Excerpted text:
>>

Sometimes you've just got to seize the means of production.
"Vaudeville on Wheels" is one way to describe the increasingly popular LaZoom Comedy Tour, now entering its fourth season. That's not precisely what proprietor/performers Jim and Jennifer Lauzon had in mind when they started Asheville's alternative guided tour in 2006; then again, they didn't know precisely what they had in mind. Street performers to the core, they had to make it up as they went along.
Moving to Asheville seven years ago, they bartended and waited tables, and Jennifer taught. But they also enjoyed "doing fun things," as they had in New Orleans, where they met, and as Jim (best known as LaZoom's "Sister Bad Habit," sometimes seen frantically pedaling an impossibly tall bicycle downtown, or sipping a brew while hanging on some young stud's arm at The Thirsty Monk), had been doing since childhood. "I never liked TV," Jim says; from the first, he wanted to "be the TV!"
The Lauzons create props and costumes almost compulsively, and their earliest Asheville performances involved Jim, dressed head-to-toe in neon spandex and sporting goggles, feather-dusting the crowd that gathered as Jen played drums. Later, they developed a bit with a huge black coffin; Jen, dressed as a beautiful clown, would drape herself over it, and then turn a hand-crank until out popped Jim-in-the-box, sometimes breathing fire, sometimes handing out flowers.
The idea of a comic tour had occurred to them in New Orleans, but Asheville felt like the right place to try it. At an auction in Pittsburgh, they bought a bus retired after 12 years of service in Central America. They fixed it up and painted it; but, as Jen recalls, "We built the bus. We forgot to build the show."

<<

Task objective: Reproduce the passage of the LaZoom Comedy Tour article between "Sometimes you've just" and "they went along.", inclusive.

Dataset records:

>>

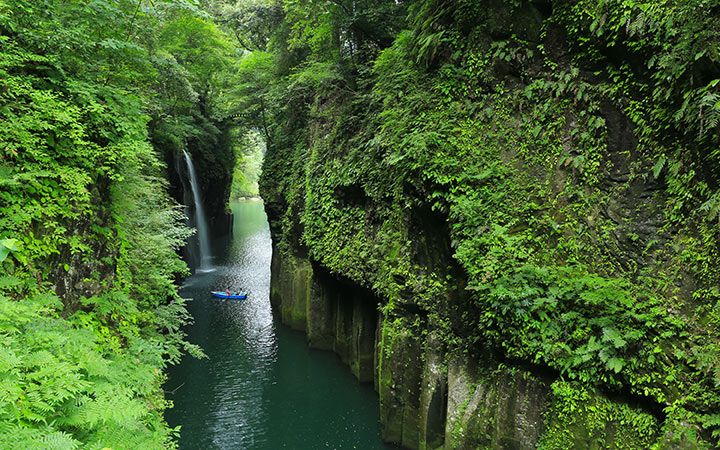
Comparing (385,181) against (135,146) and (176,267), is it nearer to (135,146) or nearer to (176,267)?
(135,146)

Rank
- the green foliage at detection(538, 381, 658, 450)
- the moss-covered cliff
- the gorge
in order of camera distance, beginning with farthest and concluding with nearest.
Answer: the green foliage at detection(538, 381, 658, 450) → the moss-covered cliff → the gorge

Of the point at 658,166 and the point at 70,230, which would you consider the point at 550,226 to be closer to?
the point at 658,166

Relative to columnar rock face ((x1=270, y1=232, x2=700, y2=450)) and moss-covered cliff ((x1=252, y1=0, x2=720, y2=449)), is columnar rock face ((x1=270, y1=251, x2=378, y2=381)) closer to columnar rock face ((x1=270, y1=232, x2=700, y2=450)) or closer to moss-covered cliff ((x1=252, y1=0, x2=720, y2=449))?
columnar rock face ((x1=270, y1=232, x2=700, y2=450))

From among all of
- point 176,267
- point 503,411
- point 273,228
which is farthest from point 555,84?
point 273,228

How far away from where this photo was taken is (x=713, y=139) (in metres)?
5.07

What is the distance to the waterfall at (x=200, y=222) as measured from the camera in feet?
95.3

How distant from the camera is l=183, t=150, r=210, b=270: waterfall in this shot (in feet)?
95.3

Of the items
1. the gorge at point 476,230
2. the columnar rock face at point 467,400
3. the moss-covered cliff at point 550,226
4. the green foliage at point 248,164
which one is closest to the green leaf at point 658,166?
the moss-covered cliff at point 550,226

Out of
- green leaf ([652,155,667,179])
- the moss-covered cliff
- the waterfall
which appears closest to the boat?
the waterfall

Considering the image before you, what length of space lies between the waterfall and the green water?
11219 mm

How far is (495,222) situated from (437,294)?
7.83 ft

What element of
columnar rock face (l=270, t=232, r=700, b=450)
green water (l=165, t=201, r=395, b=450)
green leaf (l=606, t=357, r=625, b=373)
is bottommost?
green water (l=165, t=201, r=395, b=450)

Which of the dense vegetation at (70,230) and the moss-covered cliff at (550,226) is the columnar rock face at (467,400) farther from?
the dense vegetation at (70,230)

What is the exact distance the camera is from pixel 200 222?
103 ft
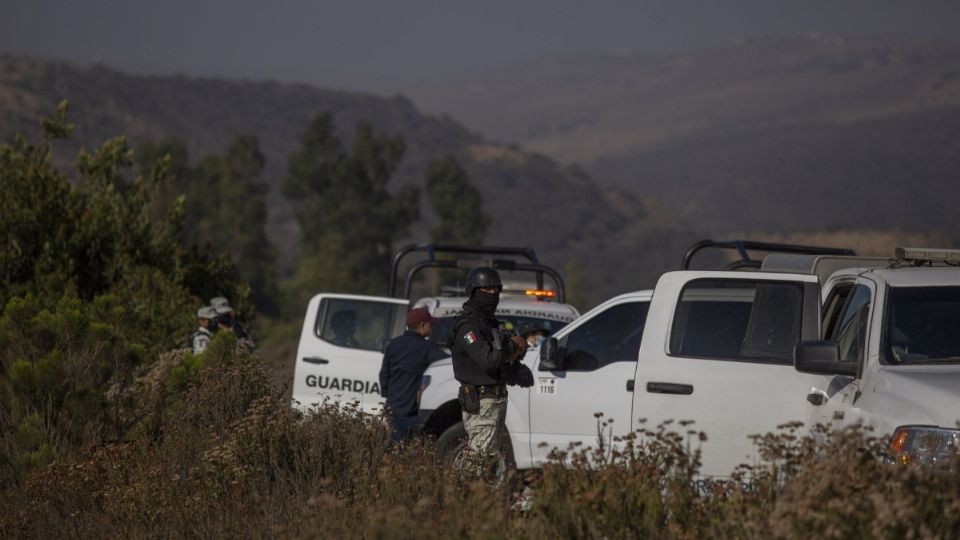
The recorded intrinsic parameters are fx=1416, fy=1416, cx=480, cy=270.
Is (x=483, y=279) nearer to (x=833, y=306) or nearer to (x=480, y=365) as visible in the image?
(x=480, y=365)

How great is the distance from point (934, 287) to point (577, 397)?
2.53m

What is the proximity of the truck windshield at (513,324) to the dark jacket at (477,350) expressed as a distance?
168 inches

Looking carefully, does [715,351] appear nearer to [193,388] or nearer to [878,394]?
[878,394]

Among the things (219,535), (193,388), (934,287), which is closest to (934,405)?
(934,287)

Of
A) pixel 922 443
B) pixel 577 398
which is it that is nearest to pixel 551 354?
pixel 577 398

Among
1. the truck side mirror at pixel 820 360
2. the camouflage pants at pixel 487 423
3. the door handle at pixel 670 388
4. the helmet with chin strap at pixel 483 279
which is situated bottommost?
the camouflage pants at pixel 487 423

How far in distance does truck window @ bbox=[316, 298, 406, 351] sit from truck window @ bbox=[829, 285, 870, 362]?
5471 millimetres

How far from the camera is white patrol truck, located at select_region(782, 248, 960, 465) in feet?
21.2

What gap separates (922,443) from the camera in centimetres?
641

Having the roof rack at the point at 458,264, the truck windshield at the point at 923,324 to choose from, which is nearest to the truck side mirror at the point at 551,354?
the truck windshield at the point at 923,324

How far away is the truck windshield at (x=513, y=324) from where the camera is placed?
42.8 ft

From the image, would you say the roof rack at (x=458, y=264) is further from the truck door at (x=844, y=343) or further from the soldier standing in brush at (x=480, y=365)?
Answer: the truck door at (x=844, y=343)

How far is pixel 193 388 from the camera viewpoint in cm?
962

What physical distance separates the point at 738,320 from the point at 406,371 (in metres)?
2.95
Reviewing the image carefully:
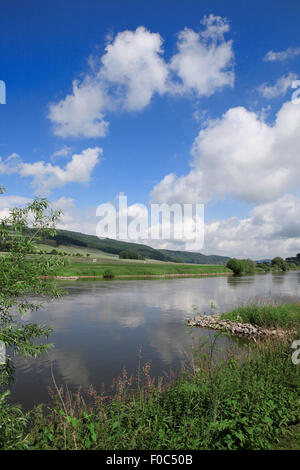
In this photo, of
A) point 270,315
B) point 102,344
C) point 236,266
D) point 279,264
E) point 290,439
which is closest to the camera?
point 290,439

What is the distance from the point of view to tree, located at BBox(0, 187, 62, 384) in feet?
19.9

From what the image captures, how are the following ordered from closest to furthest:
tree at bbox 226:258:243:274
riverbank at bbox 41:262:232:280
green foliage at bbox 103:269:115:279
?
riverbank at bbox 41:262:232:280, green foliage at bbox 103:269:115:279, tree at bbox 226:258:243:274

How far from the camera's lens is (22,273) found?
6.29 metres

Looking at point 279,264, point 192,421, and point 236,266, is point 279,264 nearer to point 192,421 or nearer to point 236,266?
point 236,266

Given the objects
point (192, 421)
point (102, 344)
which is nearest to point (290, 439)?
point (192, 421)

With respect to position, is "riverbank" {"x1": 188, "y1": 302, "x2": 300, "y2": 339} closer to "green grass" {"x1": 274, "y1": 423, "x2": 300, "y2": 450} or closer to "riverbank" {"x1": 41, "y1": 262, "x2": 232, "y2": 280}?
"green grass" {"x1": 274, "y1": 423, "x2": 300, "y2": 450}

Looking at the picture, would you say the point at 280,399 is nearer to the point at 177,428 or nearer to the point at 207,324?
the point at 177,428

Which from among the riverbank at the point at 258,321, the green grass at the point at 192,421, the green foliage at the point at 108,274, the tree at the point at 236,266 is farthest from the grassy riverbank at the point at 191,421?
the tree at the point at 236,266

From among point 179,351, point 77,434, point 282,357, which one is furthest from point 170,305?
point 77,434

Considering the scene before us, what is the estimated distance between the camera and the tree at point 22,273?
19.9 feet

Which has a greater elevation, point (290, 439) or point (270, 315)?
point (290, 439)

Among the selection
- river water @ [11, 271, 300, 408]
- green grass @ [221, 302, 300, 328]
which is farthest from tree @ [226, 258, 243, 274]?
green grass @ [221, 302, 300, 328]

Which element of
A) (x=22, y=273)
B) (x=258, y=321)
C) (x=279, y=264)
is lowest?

<<

Answer:
Sometimes you've just got to seize the means of production.
"Vaudeville on Wheels" is one way to describe the increasingly popular LaZoom Comedy Tour, now entering its fourth season. That's not precisely what proprietor/performers Jim and Jennifer Lauzon had in mind when they started Asheville's alternative guided tour in 2006; then again, they didn't know precisely what they had in mind. Street performers to the core, they had to make it up as they went along.